J’ouvris les volets pour laisser entrer la nuit. Il ne neigeait plus. Assis face aux ténèbres, seulement éclairé par la lumière chiche de la hotte aspirante, je sifflai un verre d’Antésite, mon péché mignon. Vertueux presque malgré moi, je ne buvais ni café ni alcool et n’éprouvais aucune attirance pour la nicotine.
— Drôle de flic…, lâchai-je, et mon murmure se perdit dans le silence de la cuisine.
Mon cauchemar me laissait un sale goût sur la langue. Comme d’habitude, il s’estomperait avec l’aurore et se ferait oublier jusqu’à ce que je me retrouve seul à nouveau. Et là, je me ferais encore mutiler par la culpabilité et cette peur crasse, animale, qui ne m’avaient pas quitté depuis cette maudite nuit, dans le squat slovaque de Sesquières.
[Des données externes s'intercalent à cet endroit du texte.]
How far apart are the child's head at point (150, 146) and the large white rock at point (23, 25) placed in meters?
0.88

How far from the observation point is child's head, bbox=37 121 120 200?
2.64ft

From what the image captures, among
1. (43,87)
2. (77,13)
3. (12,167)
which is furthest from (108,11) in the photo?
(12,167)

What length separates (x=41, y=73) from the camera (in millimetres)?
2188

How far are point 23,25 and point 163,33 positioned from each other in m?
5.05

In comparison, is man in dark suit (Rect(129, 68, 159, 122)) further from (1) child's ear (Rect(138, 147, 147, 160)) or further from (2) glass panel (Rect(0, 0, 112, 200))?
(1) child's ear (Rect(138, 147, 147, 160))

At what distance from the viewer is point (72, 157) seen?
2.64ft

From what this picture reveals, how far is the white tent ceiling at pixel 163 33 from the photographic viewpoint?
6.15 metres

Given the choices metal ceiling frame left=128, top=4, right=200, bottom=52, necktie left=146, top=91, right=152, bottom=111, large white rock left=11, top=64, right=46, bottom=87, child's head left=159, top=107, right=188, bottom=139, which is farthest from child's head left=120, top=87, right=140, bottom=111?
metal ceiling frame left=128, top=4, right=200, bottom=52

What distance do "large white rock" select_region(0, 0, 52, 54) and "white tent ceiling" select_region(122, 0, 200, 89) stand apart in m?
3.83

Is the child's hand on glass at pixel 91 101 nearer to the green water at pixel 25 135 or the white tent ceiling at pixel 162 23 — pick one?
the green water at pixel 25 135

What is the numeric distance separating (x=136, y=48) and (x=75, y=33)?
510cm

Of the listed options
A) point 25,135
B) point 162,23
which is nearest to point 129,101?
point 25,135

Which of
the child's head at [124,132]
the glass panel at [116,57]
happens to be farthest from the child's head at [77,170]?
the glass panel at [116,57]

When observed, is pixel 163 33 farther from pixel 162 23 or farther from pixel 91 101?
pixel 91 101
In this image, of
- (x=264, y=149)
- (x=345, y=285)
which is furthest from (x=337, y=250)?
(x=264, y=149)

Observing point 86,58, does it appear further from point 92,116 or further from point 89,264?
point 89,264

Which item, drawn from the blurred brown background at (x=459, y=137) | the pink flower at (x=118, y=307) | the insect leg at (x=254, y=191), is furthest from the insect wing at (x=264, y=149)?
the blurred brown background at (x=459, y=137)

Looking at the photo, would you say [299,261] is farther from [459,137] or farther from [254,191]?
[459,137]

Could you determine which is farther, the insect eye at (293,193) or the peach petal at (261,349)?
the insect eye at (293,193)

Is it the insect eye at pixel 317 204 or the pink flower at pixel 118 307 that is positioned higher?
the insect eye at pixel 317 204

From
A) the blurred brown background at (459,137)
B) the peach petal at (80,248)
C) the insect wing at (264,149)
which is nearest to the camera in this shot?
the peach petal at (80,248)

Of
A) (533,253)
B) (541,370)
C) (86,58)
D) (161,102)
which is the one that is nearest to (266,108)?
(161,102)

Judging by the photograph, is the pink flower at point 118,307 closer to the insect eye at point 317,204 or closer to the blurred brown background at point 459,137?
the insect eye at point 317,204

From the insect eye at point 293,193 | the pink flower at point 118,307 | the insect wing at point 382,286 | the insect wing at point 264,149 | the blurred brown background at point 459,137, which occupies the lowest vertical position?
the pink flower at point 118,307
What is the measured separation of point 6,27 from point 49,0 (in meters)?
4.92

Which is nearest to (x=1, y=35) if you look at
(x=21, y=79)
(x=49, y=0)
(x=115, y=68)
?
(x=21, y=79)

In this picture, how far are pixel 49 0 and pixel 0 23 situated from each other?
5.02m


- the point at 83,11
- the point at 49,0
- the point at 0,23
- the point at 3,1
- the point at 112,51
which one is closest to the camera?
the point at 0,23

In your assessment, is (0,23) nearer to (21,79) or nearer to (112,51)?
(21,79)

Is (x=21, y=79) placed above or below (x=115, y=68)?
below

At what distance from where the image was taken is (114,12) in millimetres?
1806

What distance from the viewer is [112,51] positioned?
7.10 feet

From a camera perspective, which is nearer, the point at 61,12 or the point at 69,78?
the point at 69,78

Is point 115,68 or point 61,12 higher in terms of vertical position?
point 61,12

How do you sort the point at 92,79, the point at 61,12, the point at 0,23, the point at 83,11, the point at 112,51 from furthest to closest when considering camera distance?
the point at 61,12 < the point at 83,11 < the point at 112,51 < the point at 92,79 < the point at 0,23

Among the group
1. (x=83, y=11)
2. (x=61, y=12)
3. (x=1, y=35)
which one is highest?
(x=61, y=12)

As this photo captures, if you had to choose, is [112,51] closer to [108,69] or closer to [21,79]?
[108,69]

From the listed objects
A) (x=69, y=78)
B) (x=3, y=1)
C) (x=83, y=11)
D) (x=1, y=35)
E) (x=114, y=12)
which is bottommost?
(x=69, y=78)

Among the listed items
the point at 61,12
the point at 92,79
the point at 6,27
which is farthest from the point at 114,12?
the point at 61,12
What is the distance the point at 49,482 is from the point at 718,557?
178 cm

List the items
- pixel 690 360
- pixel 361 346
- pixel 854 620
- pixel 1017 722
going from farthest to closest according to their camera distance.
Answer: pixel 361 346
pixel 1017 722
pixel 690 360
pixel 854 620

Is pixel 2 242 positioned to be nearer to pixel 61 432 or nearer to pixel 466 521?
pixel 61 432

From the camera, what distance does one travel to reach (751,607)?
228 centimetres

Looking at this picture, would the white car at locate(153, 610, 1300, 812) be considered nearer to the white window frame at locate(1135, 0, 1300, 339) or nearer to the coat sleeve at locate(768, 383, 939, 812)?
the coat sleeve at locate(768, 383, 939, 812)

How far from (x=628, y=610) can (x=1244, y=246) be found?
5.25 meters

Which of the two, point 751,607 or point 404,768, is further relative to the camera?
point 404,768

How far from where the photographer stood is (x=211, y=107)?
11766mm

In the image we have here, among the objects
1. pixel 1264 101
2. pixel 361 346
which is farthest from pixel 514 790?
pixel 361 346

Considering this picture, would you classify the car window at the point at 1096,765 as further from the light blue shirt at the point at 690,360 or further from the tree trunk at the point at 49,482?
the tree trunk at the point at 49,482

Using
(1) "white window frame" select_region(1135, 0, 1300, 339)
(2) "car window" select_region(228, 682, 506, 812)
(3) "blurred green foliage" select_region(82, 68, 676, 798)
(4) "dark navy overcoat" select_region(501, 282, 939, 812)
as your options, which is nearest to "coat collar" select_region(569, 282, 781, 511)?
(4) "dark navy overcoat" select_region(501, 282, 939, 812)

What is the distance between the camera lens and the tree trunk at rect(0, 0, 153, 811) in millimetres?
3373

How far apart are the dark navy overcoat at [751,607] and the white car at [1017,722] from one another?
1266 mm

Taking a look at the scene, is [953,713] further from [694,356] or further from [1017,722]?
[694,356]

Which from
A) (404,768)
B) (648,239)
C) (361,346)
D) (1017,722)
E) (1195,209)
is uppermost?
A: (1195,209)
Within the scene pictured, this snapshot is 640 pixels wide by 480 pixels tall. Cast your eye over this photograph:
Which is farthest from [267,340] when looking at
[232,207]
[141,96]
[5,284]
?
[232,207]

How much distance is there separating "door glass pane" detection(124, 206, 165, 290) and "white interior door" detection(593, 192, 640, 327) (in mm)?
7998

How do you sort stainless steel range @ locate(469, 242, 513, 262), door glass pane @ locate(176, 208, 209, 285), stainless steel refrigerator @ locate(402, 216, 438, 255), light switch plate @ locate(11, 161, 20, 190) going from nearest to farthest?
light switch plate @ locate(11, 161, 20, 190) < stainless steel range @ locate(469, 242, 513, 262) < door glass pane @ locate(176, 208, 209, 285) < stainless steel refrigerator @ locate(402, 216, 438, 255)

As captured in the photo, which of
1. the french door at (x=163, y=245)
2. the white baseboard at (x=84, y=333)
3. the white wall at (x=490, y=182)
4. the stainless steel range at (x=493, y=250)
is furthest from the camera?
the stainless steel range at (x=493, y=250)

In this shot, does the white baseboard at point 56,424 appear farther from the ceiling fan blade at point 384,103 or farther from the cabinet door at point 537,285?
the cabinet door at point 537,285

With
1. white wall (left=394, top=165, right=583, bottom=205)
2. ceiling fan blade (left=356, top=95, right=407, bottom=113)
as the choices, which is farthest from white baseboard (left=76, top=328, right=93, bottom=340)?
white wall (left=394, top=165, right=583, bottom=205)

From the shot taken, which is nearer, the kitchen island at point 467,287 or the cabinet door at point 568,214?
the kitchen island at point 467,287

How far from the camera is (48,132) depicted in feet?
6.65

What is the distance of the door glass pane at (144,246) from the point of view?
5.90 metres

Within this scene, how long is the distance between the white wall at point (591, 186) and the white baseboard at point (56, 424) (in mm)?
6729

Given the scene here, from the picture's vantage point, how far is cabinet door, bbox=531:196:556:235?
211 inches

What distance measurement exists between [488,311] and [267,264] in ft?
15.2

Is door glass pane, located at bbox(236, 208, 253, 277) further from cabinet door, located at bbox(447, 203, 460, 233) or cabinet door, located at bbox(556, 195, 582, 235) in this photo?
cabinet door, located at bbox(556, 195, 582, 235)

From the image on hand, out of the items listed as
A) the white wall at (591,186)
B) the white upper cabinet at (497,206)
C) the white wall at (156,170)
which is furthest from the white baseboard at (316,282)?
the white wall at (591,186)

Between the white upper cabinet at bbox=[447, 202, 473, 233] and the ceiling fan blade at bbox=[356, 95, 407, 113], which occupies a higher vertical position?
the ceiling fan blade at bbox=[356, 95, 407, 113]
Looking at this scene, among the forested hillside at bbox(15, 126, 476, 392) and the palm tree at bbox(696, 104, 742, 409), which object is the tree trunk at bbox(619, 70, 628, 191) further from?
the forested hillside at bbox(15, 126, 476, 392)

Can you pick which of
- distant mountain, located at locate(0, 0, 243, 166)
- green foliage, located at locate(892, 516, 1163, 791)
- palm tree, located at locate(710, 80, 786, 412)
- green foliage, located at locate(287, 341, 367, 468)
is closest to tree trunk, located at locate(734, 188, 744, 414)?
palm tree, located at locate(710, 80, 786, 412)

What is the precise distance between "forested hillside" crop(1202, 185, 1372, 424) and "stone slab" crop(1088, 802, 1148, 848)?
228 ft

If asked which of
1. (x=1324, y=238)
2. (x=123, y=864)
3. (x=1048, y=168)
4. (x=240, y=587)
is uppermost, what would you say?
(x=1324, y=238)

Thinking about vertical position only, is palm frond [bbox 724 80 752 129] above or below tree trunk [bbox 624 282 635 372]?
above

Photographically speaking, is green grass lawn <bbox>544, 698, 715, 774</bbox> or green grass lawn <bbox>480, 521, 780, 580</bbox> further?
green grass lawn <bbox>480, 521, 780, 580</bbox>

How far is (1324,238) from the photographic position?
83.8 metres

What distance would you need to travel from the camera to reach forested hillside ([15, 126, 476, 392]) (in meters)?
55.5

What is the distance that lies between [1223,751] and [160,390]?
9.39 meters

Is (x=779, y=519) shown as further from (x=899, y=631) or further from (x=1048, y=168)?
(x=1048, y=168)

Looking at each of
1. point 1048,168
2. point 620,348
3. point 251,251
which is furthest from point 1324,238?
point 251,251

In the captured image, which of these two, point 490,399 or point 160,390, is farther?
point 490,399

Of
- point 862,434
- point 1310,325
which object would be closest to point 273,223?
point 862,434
Mon éternel inséparable, Christian Charron, était alors sur la touche ; Julien Benetto, un jeune coq plein d’entrain et manquant cruellement d’expérience, l’avait remplacé pour ce qui devait être une mission simple, sans accroc.
La mission avait été difficile et pleine d’accrocs.
Un point pour les proxos slovaques, trois jours de Unes dans la Dépêche du Midi et une tombe à fleurir pour la famille Benetto.
Mes doigts rangeaient machinalement les morceaux de sucre dans leur boîte en ferraille, abandonnée sur la table par Oriane hier soir. Quatre morceaux par colonne, quatorze par ligne. Mon cerveau en mode pilote automatique entreprit de les compter dans un rituel devenu quotidien depuis la mort de Julien ; je m’en rendis compte arrivé à cinquante et me forçai à arrêter. Inutile de ruiner le peu d’amour-propre qui me restait en devenant un obsédé névrotique !
Je me levai d’un bond et fonçai à la salle de bains en espérant que le jet brûlant de la douche éloignerait mes angoisses. Peine perdue. À sept heures tapantes, je quittai la maison, coincée dans une rue étroite de St-Cyprien. Le mercure se terrait en dessous du zéro et la nuit conférait des airs de Londres victorienne à ce quartier bohème de la ville.
Il me restait une heure à tuer avant de pointer au commissariat et je décidai donc de le rejoindre à pied, momifié dans des kilomètres d’écharpe pour survivre à la congélation. Un sadique vent d’ouest se leva alors que je passais devant le porche de l’Institut Claudius Régaud, une boule dans la gorge et le regard rivé sur les fenêtres du deuxième étage. Il était encore trop tôt pour une visite, mais je savais qu’il ne dormait pas ; je tirai mon portable de ma poche et, les doigts raidis par le froid, composai le numéro de sa chambre.
— Laisse-moi deviner, c’est Jacques.
Le filet de voix dans le combiné semblait à deux doigts de s’éteindre, emporté par un courant d’air. Je me forçai à paraître enjoué.